=== Document excerpt ===

InternalError: CUDA runtime implicit initialization on GPU:0 failed. Status: out of memory
1 Like

@cynic
I just tried on coursera environment and was able to load the model.
Please try resetting your lab environment by Help (top right) → Reboot
If that doesn’t resolve the problem, try coursera help.

7 Likes

Hey @balaji.ambresh,
The same error still persists in the graded exercise section though. Not sure, if it’s something wrong with my code or the server, still.

It seems to work now, thanks! Now I’ll go on and fix the logic bugs in my code…

Another reboot solved it for me too. Thank you!

rebooting solved it for me as well :+1:

help! I have already reboot it for several times and tried all of the methods above , but none works for me.
I 'm on course 4 week 3 homework 2, the problem happens on the 4th code block which is already given, when doing image_list_ds = tf.data.Dataset.list_files(image_list, shuffle=False)

What should I do to solve this problem?

What did coursera help tell you?

I was having the same problem with identity_block in Week 2. Rebooting worked for me.

===

_Work instructions_.
1. Answer these questions from the forum thread:
(a) Which menu path is given for resetting the lab environment?
(b) Which line of code was running when the error appeared in course 4 week 3 homework 2?
(c) In which week did the identity_block problem occur?
2. Duplicate everything in the forum thread from "help! I have" down to "worked for me.".
The rows have no connection to the forum thread.

=== Supplied material ===

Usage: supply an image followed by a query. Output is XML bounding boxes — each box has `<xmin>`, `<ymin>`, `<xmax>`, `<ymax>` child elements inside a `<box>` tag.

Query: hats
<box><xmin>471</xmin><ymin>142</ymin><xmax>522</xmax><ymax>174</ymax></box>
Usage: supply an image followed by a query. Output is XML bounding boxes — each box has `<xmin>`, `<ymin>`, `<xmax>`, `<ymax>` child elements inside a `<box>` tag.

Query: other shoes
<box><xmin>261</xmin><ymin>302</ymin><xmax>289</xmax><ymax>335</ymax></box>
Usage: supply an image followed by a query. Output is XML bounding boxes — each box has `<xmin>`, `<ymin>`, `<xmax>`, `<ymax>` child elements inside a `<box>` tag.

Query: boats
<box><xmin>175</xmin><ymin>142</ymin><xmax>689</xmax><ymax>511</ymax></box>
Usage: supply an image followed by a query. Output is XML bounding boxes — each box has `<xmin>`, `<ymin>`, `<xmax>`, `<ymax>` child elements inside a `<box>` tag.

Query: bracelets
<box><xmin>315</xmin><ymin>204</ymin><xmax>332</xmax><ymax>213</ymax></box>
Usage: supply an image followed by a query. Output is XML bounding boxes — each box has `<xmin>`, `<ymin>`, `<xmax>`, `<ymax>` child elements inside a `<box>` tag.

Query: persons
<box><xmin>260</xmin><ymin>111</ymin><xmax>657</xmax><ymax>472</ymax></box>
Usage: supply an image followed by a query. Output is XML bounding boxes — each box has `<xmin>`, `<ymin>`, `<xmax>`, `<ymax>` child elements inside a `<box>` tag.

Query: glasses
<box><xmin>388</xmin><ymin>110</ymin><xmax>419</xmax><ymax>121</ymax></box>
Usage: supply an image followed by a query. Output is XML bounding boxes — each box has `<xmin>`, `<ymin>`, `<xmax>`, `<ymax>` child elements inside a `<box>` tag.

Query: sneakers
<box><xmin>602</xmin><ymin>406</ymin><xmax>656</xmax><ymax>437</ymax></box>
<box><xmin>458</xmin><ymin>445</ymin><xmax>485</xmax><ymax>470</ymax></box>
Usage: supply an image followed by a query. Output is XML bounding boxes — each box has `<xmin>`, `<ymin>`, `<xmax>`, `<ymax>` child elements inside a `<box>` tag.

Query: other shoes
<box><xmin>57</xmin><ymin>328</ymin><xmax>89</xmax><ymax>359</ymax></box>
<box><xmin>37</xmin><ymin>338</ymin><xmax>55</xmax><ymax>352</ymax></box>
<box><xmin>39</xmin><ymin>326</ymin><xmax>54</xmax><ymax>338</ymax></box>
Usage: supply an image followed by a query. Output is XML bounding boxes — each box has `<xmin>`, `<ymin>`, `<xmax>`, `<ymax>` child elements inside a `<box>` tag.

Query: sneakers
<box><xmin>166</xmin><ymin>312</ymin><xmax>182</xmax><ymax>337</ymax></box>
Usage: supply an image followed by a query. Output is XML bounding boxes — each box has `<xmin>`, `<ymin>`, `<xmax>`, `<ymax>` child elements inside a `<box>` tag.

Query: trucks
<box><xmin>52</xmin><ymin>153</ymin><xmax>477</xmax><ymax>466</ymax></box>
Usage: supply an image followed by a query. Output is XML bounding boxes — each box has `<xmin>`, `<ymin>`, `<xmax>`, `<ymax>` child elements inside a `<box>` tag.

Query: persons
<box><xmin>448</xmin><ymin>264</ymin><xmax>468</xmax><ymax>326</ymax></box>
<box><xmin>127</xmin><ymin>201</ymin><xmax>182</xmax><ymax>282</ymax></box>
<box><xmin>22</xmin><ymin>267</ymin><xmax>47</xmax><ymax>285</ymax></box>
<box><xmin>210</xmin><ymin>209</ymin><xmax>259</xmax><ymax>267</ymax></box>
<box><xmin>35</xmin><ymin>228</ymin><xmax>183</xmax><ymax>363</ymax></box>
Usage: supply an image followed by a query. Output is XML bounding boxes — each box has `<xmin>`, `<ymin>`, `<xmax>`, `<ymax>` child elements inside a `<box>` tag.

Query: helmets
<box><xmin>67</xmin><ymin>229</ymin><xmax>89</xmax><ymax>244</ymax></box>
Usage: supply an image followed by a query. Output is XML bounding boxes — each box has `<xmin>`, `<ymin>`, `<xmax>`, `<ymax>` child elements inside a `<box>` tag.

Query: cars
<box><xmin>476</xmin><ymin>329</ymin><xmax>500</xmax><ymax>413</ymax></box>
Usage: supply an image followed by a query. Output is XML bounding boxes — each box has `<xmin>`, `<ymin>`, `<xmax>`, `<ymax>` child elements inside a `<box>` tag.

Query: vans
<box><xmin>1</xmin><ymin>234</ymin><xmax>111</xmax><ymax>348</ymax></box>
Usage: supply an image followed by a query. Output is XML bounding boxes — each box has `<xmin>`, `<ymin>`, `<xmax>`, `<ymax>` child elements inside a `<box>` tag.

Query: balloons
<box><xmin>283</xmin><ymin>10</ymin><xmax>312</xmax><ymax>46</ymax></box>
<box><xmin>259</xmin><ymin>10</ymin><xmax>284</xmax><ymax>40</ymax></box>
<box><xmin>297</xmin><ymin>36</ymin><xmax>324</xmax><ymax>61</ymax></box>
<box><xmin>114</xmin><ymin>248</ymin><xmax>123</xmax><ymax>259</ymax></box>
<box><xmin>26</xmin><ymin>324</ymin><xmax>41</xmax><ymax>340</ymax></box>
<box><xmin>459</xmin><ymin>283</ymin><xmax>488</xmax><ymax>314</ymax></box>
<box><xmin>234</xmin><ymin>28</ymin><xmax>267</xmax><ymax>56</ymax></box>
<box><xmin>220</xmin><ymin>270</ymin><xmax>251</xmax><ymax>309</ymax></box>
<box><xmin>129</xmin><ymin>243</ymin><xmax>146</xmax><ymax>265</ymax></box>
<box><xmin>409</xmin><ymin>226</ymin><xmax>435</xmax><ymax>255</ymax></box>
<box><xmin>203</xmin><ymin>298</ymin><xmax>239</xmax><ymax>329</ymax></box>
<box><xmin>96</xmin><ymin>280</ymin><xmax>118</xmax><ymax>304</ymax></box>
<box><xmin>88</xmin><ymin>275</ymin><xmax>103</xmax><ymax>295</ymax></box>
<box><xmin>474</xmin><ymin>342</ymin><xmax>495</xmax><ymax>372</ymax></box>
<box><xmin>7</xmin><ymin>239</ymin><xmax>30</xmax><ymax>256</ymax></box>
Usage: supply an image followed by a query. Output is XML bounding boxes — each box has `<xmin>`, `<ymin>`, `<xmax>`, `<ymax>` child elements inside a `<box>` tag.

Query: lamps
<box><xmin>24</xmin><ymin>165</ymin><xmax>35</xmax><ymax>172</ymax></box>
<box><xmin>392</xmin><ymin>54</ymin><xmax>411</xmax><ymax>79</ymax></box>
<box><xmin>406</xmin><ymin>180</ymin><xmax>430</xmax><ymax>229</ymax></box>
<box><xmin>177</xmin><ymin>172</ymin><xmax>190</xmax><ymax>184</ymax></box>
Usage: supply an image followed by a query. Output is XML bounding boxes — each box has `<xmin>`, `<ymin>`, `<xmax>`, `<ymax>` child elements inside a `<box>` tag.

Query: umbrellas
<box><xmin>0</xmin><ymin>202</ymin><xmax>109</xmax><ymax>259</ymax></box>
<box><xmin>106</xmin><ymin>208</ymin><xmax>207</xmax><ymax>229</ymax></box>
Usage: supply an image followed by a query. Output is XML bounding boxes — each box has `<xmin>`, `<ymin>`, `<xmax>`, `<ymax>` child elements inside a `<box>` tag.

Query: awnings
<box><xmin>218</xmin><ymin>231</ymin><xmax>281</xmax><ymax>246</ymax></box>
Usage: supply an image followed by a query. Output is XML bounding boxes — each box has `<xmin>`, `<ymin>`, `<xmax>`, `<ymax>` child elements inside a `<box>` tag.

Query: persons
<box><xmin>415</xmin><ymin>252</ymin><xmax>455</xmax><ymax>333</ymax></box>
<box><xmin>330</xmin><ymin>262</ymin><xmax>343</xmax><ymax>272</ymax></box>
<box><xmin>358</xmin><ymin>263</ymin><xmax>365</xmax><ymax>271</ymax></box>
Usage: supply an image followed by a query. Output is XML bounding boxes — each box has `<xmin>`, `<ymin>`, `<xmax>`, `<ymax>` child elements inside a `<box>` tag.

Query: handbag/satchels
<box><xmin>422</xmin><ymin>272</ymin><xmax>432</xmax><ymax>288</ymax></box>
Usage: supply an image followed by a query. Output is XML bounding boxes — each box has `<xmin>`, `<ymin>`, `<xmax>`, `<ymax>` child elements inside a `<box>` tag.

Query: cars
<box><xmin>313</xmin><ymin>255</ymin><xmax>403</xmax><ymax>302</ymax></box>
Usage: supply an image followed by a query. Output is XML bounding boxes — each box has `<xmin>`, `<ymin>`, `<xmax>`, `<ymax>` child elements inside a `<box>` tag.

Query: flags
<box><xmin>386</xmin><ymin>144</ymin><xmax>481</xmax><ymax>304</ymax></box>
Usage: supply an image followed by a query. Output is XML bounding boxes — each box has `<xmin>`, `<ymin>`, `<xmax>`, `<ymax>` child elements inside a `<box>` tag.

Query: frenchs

===

_Exercise results_.
1.
(a) Help (top right) → Reboot
(b) image_list_ds = tf.data.Dataset.list_files(image_list, shuffle=False)
(c) Week 2

2.
help! I have already reboot it for several times and tried all of the methods above , but none works for me.
I 'm on course 4 week 3 homework 2, the problem happens on the 4th code block which is already given, when doing image_list_ds = tf.data.Dataset.list_files(image_list, shuffle=False)

What should I do to solve this problem?

What did coursera help tell you?

I was having the same problem with identity_block in Week 2. Rebooting worked for me.